## WHAT THIS TASK INVOLVES
Please turn every line of the listing below into a numbered list, leaving out the blank lines.

^^^^^^^^^^^^^^^^

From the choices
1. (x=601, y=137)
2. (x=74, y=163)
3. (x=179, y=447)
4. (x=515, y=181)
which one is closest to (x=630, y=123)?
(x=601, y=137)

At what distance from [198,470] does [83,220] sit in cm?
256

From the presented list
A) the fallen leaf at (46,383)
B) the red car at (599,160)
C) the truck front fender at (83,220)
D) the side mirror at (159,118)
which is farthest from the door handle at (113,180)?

^^^^^^^^^^^^^^^^

## OUTPUT BELOW
1. From the choices
2. 1. (x=601, y=137)
3. 2. (x=74, y=163)
4. 3. (x=179, y=447)
5. 4. (x=515, y=181)
6. which one is closest to (x=630, y=123)?
7. (x=601, y=137)
8. At what distance from [198,470] does [83,220] sit in cm?
9. 256
10. From the presented list
11. A) the fallen leaf at (46,383)
12. B) the red car at (599,160)
13. C) the truck front fender at (83,220)
14. D) the side mirror at (159,118)
15. which is farthest from the door handle at (113,180)?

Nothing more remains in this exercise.